Forest trajectories after drought
The vulnerability of forests to drought-induced tree mortality is expected to rise in a changing climate, but the characteristics of the vegetation that arises following mortality are unknown. Enric Batllori et al. (pp. 29720–29729) examined 131 sites across multiple biomes that experienced drought-related tree mortality between 1 and 23 years prior to the study to determine the tree and shrub species that replaced affected forests. In 21% of the sites, the tree species dominant before drought remained dominant after drought, and, in 10% of the sites, forests and woodlands shifted to nonwoody vegetation. Relatively wet postdrought conditions favored less pronounced ecosystem changes than dry conditions. Conversion of trees to shrubs frequently occurred in sites where tree pathogens were a cofactor in tree mortality.
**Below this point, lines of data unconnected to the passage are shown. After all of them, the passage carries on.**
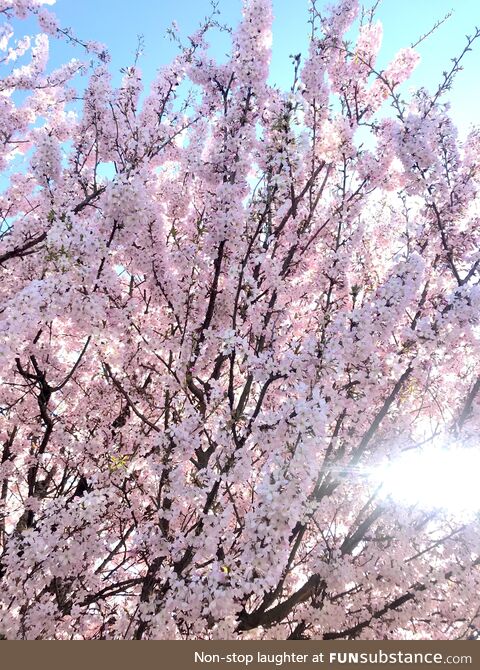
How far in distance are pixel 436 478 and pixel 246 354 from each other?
3.20 m

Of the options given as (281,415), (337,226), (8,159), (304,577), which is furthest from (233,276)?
(8,159)

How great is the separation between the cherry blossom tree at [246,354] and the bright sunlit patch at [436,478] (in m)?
0.23

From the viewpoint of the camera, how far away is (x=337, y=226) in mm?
7387

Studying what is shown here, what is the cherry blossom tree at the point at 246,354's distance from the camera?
474 centimetres

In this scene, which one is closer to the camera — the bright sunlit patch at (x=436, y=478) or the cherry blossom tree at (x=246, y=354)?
the cherry blossom tree at (x=246, y=354)

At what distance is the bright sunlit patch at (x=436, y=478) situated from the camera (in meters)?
5.77

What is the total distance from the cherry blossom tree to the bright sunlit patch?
0.23m

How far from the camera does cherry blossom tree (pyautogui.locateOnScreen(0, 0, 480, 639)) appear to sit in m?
4.74

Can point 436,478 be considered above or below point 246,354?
below

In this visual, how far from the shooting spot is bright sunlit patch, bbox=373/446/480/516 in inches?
227

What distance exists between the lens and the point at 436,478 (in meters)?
5.84

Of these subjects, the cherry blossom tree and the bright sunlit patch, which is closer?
the cherry blossom tree

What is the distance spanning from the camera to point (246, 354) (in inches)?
199

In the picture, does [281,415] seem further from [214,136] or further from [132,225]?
[214,136]
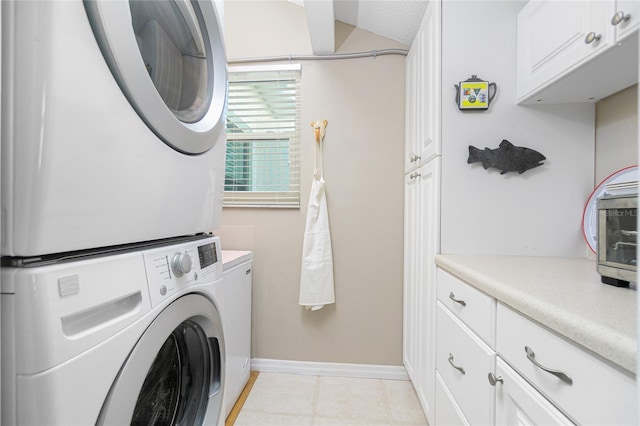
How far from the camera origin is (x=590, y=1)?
0.81 m

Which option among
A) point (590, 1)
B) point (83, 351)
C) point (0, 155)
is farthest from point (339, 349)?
point (590, 1)

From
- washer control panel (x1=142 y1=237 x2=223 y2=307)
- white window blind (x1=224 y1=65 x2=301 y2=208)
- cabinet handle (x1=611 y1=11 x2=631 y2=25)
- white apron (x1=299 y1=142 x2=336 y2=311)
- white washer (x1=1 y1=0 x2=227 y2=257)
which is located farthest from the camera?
white window blind (x1=224 y1=65 x2=301 y2=208)

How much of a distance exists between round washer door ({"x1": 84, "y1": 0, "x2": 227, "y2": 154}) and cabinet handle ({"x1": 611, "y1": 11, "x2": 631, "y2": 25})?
112 cm

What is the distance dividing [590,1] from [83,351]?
1499 mm

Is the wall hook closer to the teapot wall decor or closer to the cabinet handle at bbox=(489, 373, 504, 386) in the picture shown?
the teapot wall decor

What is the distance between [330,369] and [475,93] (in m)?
1.77

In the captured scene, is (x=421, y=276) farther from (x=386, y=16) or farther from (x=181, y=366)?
(x=386, y=16)

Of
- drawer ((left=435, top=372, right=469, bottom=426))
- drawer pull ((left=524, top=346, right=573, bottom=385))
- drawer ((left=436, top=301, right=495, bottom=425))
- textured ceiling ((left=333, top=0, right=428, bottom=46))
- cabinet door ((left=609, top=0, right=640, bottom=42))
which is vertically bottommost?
drawer ((left=435, top=372, right=469, bottom=426))

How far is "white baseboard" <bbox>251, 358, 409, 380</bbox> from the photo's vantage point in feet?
5.81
Although forests generally shifted after drought to species that require little water, some forests were replaced with species with similar water needs than former dominants, and multiple paths of ecosystem replacement were observed. Multiple factors, including drought characteristics, species environmental preferences, and plant traits, influenced the postdrought ecological trajectories of forests. According to the authors, increases in drought-related forest mortality may result in major ecosystem reorganization in coming decades. — P.G.